This is not real Electoral College reform

This is not real Electoral College reform

The Republican was right in a recent editorial to condemn GOP efforts in several states to gerrymander the Electoral College by awarding presidential electors to the winner of each congressional district in those states rather than the current winner-take-all method. Such a system sounds like reform, but nothing could be further from the truth. Congressional district allocation (or proportional allocation of electors for slightly different reasons) would not make elections more competitive than the current system” the vast majority of congressional districts are completely safe for one party or the other. And it wouldn’t ensure that the candidate with the most votes wins. In fact, it would make the current system worse. Even if these proposals had been adopted in every state in 2012, Mitt Romney would have won the election last fall with 272 electoral votes, despite the fact that President Obama won the popular vote by over 5 million votes. The fact that legislation for congressional allocation and proportional allocation are being pushed by GOP leadership only in states they control where their party’s candidates have been largely unsuccessful, and not in safe republican states, shows their real motivation: creating an Electoral College hodge-podge that would tilt elections in their favor. Democrats, it should be noted, have flirted with similar electoral vote-rigging schemes in a few states in the past.

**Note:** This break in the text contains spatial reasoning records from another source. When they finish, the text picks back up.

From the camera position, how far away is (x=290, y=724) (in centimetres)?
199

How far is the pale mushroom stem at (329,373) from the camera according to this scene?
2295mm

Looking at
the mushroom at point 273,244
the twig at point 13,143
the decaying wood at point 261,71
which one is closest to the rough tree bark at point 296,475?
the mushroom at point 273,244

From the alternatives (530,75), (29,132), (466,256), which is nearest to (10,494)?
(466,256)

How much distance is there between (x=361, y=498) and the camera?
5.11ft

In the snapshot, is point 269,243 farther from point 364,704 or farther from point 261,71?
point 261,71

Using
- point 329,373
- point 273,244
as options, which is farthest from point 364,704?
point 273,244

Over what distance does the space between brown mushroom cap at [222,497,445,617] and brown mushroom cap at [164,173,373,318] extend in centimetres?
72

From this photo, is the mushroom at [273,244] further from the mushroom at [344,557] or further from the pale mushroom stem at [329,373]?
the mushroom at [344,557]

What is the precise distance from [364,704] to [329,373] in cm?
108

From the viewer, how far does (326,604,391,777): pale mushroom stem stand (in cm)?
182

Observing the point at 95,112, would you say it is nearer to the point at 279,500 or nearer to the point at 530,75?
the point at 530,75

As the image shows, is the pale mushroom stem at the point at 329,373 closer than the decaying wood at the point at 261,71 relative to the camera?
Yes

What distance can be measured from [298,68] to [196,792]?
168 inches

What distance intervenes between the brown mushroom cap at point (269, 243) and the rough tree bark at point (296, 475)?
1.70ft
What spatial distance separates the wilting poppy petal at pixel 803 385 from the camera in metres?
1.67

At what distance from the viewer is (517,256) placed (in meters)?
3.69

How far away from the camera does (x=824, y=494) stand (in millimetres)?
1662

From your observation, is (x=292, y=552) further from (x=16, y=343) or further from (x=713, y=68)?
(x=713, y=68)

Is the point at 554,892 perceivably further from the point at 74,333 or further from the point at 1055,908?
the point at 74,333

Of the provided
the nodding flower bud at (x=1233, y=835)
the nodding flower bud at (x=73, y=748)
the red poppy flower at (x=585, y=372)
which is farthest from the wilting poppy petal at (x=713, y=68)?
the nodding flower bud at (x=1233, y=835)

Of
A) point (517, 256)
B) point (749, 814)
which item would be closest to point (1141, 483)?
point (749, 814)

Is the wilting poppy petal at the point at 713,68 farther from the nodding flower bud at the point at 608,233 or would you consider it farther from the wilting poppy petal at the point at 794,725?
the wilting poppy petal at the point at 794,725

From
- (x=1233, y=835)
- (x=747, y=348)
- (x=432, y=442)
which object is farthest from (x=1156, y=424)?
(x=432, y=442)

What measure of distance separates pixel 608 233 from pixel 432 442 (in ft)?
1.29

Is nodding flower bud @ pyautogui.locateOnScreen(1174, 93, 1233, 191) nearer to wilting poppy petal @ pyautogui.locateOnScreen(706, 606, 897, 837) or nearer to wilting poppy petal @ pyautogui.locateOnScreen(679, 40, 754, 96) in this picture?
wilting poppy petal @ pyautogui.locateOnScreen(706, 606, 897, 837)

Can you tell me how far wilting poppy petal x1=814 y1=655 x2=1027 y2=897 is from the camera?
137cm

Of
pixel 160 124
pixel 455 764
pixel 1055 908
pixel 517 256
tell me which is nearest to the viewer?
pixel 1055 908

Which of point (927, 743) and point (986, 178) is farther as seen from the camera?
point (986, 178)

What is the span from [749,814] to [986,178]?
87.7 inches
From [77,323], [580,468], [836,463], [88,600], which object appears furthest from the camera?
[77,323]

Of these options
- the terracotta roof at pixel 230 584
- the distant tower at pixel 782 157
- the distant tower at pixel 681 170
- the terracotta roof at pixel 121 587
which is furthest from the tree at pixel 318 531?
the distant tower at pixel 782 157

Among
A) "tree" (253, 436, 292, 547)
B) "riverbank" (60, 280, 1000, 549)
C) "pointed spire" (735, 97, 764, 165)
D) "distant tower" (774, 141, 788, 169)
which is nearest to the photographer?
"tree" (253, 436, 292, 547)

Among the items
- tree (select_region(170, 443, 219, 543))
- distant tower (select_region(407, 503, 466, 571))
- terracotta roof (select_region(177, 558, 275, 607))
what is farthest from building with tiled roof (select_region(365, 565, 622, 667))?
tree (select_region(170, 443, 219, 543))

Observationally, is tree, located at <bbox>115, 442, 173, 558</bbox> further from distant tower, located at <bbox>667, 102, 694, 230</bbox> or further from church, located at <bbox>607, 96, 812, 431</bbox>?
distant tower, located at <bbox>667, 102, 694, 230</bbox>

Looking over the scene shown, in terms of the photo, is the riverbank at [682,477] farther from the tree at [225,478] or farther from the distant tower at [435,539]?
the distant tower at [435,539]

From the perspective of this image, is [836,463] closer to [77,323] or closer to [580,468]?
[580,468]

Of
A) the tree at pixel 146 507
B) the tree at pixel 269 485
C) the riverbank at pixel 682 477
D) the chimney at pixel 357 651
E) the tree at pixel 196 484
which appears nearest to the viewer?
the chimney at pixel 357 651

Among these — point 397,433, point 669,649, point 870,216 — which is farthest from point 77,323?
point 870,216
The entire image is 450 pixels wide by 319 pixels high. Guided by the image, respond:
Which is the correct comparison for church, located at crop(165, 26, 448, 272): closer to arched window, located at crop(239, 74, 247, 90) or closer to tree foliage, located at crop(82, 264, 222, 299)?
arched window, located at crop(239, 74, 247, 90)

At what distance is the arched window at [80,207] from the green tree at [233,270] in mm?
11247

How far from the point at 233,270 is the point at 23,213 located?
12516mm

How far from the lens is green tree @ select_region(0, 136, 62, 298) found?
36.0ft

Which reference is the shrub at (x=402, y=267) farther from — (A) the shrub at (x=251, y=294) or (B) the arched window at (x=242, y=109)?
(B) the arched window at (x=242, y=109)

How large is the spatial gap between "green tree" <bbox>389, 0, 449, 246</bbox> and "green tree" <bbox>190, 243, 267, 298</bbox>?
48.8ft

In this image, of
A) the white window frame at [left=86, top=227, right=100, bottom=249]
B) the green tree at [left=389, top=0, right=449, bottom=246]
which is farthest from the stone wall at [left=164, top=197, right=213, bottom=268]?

But the Republican also underestimates the problems with the current system and the need for real reform. Under the current system, the vast majority of the states are ignored because it doesn’t make sense for candidates to campaign where they cannot possibly win or where they cannot possibly lose. In 2012, 98% of the money and campaign visits occurred in just 10 states. Other recent elections have been little better. The other major flaw is that the candidate who wins the most popular votes can lose the presidency. This has happened 4 times out of 57 presidential elections, but was narrowly missed in many more. For example, if John Kerry had received only 59,393 more votes in Ohio in 2004, he would have won the election, even though Bush edged him nationally by more than 3 million popular votes.

Americans want, and deserve, a popular vote for the presidency. Kudos to our state legislature and those of 7 other states and the District of Columbia that have recognized this fact and adopted the National Popular Vote compact. When states representing a majority of the electoral college follow suit, hopefully by 2016, we will have presidential elections where every vote in every state matters and where the popular vote winner always become President of the United States. In short, real reform.